I love that I have the option of doing nothing. Before I retired I was a bit nervous about filling my days. Since then I have come to realize that filling the day has all sorts of meanings, including doing nothing. Time passes no matter what.

“I left the fairy tales lying on the floor of the nursery, and I have not found any books so sensible since.”

November 8, 2015

Autumn has returned. The air is chilly. It is 54˚, a seasonal temperature. Last night the wind blew and howled. This morning more branches are bare, their leaves covering the ground and deck. The house was cold when I woke up so I had to turn the heat back on. Gracie and I are going to the dump and Agway then we’ll watch the Patriots.

It is a quiet day both inside and out. Gracie is sleeping and breathing deeply. The keys make noise when I type. Those are the only sounds I can hear. The quiet is a Sunday thing. That’s the way it has always been. I know the stores are all opened, but my neighborhood has no shouts from kids playing in the street and no dogs barking one after the other. Noises like leaf blowers, instead of rakes, and lawn mowers are Saturday things. They were when I was young and still are today. The rest of the days of the week haven’t as much personality as the weekend.

When I was young, I loved nursery rhymes. The way the words fit together and the rhythm appealed to my ears. I always said them sing-songy. We used to tease my brother by calling him Georgie Porgie then we’d run before he could catch us.
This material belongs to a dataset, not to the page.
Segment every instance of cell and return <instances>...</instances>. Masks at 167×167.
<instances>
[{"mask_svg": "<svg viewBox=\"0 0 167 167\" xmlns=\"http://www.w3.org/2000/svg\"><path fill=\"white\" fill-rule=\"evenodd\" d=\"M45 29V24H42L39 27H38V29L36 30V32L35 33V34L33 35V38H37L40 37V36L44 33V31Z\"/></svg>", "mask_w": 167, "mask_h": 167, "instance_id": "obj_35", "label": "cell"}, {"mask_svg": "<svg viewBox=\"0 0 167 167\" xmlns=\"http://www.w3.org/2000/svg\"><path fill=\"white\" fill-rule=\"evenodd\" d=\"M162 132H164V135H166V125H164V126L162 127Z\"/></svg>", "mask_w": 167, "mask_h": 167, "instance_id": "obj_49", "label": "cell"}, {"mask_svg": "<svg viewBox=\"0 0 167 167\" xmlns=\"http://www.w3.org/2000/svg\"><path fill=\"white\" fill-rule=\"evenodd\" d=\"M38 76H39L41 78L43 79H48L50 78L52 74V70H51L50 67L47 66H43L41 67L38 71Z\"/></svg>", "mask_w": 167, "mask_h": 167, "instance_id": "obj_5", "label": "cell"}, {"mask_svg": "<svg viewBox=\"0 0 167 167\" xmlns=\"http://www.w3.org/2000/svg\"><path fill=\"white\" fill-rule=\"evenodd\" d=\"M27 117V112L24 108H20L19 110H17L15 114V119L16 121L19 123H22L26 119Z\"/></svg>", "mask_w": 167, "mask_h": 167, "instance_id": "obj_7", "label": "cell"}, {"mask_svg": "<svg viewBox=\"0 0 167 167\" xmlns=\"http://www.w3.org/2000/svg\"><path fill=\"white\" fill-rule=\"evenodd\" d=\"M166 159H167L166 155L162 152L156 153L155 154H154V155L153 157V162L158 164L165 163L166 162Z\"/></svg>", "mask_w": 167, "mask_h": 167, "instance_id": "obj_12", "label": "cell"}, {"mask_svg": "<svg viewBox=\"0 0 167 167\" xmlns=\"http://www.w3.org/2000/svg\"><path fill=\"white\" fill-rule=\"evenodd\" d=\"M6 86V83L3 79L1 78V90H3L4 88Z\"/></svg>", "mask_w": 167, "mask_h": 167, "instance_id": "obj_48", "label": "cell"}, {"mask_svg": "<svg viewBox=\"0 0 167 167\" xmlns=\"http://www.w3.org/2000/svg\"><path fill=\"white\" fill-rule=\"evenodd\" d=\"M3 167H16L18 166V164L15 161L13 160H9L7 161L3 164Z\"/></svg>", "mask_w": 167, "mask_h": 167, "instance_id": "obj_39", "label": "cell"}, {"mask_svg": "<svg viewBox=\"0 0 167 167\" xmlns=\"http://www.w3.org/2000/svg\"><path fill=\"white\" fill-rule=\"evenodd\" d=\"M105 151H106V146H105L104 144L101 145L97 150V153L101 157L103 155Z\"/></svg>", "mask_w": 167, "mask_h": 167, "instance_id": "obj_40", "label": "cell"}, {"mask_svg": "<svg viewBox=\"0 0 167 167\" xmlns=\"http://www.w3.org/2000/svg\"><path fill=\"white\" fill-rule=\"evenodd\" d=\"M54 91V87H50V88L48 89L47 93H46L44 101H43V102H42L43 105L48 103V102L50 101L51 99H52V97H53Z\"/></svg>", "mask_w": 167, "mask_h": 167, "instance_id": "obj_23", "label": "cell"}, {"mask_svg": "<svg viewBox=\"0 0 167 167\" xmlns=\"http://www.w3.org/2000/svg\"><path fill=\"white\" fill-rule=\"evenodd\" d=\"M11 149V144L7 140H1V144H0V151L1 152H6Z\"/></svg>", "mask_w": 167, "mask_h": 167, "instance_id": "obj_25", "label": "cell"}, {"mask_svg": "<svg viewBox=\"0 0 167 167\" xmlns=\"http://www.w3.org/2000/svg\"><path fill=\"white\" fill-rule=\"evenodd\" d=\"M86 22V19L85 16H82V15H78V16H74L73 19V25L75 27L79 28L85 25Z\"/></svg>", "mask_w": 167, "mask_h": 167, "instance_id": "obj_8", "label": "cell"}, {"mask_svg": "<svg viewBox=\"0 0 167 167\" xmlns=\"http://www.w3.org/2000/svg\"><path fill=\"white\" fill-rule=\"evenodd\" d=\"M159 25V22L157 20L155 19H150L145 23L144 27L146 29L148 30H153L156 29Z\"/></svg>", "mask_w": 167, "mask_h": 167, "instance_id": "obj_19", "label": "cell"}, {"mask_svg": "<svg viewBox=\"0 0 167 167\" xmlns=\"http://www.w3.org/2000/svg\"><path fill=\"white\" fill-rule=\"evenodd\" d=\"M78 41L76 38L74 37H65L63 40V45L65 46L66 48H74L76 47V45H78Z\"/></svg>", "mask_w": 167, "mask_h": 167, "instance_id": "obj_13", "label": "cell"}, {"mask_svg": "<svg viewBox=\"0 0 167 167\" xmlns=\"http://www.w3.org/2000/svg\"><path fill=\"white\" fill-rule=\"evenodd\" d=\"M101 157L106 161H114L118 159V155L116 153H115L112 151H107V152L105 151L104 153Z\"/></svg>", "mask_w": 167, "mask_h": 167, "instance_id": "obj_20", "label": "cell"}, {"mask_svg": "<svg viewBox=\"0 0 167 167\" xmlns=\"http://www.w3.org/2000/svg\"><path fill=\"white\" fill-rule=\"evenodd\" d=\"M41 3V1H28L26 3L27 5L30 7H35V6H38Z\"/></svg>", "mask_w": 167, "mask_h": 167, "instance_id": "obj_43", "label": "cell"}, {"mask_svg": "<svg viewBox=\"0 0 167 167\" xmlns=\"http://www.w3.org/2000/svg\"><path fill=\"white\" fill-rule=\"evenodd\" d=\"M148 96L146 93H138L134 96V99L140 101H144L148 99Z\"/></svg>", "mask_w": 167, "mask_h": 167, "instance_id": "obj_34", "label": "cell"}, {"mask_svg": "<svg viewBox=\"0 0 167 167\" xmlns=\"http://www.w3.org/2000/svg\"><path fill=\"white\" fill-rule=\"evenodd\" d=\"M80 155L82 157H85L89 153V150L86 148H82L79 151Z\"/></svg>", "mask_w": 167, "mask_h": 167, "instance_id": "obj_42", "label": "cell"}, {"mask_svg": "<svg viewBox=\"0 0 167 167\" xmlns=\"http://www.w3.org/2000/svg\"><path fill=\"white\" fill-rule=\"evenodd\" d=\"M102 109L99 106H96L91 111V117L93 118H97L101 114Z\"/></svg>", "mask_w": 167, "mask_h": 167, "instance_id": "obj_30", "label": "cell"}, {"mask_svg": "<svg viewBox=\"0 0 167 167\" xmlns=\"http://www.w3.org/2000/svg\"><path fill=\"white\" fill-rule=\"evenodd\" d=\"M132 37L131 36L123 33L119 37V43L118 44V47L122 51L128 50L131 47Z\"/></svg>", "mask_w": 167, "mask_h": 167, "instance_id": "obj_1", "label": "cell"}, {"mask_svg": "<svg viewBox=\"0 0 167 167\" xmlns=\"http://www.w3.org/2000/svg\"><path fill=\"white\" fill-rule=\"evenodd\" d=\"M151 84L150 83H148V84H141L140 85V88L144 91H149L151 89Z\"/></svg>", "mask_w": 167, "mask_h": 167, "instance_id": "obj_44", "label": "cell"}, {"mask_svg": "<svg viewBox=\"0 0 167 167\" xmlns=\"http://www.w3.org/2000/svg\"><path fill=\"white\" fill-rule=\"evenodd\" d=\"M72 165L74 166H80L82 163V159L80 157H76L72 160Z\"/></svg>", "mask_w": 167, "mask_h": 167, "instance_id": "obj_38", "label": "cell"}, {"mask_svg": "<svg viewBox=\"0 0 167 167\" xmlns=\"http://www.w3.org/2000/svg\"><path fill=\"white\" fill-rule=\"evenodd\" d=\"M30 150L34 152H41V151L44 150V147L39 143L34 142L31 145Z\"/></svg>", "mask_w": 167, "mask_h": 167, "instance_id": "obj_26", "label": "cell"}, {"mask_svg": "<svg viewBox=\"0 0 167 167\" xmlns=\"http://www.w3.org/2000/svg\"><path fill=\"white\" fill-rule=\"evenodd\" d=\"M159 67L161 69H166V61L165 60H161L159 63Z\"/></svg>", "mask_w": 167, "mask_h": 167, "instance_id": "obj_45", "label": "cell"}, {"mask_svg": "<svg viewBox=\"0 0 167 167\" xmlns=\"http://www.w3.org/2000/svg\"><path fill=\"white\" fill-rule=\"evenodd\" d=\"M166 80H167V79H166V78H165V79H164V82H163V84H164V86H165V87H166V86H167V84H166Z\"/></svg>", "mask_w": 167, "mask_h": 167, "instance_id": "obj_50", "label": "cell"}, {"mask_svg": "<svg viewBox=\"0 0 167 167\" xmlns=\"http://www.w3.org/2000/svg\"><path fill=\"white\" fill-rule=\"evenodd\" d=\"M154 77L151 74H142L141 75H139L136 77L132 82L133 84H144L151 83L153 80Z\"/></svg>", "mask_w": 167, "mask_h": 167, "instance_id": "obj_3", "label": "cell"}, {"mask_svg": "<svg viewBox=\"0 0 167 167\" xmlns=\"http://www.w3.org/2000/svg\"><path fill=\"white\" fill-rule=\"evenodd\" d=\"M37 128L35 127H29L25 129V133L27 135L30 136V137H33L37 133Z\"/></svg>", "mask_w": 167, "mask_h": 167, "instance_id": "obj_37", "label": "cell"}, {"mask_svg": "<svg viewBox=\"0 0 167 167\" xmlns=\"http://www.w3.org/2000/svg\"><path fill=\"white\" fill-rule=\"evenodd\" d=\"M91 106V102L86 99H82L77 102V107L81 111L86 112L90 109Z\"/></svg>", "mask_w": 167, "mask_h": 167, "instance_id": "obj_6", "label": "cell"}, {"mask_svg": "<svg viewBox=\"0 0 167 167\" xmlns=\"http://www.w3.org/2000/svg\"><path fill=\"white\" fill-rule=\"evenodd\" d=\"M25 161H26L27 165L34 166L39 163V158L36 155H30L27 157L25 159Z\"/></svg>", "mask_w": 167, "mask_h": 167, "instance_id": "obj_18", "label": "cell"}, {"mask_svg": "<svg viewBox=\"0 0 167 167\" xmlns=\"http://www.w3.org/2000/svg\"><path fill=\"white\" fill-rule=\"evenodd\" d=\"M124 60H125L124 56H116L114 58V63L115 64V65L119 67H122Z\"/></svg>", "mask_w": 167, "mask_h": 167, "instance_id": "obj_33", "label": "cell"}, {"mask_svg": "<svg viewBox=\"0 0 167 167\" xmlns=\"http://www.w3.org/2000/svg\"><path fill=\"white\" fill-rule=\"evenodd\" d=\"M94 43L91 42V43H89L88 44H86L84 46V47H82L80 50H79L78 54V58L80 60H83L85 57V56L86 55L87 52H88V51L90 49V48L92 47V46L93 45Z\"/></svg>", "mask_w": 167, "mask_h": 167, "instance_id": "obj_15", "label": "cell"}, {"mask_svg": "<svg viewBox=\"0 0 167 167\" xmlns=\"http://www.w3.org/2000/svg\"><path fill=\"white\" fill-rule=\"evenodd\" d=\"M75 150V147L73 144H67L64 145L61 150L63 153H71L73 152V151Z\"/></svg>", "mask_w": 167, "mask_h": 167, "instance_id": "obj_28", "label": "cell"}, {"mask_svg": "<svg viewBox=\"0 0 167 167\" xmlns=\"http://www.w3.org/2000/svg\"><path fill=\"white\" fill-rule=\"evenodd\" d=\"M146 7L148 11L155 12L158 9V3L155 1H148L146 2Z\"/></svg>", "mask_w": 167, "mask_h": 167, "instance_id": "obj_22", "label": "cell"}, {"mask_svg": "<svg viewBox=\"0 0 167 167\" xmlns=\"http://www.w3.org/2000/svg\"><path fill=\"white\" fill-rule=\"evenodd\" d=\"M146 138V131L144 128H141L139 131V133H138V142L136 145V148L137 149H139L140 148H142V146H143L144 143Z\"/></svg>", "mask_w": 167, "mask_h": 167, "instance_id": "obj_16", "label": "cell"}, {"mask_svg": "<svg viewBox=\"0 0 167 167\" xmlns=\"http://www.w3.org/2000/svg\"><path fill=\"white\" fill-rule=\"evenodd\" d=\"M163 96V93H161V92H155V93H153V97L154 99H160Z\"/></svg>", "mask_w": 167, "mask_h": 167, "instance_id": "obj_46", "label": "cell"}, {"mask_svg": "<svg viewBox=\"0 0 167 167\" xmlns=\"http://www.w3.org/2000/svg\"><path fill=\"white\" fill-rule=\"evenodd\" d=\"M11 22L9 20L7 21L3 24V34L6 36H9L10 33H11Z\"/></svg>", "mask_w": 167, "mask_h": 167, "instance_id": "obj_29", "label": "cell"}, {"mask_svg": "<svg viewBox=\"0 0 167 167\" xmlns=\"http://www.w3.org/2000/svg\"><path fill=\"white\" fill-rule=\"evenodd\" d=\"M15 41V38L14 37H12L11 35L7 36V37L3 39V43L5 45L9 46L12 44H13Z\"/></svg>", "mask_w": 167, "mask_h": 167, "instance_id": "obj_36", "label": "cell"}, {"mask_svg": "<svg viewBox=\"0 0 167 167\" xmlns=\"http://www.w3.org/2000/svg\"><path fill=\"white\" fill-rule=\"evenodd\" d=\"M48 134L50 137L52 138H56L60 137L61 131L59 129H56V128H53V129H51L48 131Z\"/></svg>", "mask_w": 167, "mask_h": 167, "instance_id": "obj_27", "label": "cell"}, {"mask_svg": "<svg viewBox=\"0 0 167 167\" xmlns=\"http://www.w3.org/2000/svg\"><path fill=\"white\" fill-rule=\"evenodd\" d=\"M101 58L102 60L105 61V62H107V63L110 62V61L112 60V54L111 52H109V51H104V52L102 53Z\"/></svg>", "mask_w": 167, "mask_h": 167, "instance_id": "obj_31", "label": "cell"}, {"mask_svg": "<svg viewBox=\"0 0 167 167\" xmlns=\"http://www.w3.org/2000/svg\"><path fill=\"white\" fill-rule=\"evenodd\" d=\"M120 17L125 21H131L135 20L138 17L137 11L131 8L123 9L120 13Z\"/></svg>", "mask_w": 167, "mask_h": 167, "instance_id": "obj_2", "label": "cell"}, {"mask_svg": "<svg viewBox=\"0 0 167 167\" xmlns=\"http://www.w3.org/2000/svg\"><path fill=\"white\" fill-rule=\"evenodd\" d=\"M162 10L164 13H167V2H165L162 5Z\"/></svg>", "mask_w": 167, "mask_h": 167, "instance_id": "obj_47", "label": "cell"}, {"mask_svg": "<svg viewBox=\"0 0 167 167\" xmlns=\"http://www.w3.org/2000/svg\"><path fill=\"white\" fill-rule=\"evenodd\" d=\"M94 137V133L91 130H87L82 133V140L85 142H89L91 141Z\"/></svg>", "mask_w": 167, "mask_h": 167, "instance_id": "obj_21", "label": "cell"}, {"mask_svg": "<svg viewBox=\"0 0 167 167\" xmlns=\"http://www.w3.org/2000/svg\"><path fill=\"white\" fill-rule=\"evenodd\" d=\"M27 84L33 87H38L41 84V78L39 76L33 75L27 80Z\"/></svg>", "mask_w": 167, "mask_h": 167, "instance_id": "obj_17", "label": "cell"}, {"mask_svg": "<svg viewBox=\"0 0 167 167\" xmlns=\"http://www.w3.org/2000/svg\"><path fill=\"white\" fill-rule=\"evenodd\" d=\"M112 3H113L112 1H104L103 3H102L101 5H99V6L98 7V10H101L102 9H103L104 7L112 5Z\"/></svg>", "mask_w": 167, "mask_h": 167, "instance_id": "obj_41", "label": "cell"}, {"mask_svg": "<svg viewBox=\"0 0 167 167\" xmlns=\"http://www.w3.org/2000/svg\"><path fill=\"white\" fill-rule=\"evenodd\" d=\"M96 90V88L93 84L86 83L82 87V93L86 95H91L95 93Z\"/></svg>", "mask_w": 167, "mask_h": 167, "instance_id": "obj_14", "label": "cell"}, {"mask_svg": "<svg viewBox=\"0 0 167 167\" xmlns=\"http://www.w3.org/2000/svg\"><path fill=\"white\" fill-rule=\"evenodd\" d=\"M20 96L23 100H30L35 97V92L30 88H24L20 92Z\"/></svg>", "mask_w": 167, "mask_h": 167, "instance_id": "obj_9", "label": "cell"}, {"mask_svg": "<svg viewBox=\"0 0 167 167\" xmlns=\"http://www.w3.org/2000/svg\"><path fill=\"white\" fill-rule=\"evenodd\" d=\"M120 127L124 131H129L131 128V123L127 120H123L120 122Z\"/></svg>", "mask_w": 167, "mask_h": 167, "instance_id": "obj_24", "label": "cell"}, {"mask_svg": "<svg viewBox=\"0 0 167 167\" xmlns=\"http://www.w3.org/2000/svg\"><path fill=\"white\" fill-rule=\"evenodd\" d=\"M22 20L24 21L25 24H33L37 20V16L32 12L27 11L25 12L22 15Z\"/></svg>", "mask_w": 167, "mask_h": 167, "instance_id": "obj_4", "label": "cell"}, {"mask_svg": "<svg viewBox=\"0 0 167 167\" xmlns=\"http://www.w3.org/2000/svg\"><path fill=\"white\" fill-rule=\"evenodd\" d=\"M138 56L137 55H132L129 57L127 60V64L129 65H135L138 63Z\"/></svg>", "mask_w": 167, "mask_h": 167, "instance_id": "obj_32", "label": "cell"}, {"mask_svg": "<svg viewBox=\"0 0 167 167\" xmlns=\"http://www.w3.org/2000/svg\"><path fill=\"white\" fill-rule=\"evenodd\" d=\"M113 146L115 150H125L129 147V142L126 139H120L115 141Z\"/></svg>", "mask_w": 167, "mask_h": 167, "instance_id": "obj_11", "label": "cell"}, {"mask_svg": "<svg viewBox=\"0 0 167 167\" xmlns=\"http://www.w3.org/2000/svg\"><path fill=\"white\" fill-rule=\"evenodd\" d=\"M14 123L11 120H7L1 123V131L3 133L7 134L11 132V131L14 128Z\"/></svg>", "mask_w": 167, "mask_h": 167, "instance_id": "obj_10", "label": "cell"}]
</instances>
I used to wonder about the ten o’clock scholar, “A diller, a dollar,  A ten o’clock scholar, What makes you come so soon? You used
to come at ten o’clock, And now you come at noon.” How could he be earlier if he came later? I looked this up one time and found out the word ‘diller’ is a Yorkshire term for a boy who is dim-witted and stupid. The ten and twelve o’clock lines are the other students making fun of him. It still doesn’t make a whole lot of sense to me.

I don’t know if I have a favorite nursery rhyme as I liked so many of them. I always felt bad for Old Mother Hubbard’s dog, Humpty Dumpty and poor Jack of Jack and Jill fame. I used to wish on the first star, Star Light Star bright, The first star I see tonight, I wish I may, I wish I might, Have the wish I wish tonight. Actually I often still do. I don’t think many wishes ever came true , but I thought I’d keep giving it a try in case. I liked the days of the week one because I was a Sunday child: But the child that is born on the Sabbath day Is bonny and blithe, and good and gay. Maybe my favorite one is Christmas is coming, the geese are getting fat, Please to put a penny in the old man’s hat; If you haven’t got a penny, a ha’penny will do, If you haven’t got a ha’penny then God bless you!

I accepted this rhyme without too many questions. It was the Christmas is coming which I loved the very thought of. Bob Cratchit and his family ate goose so that was okay with me. I got the penny part and my mother told me a ha’penny was a half penny. I wondered if you had to cut the penny in half. It took a while before I got the answer to that one.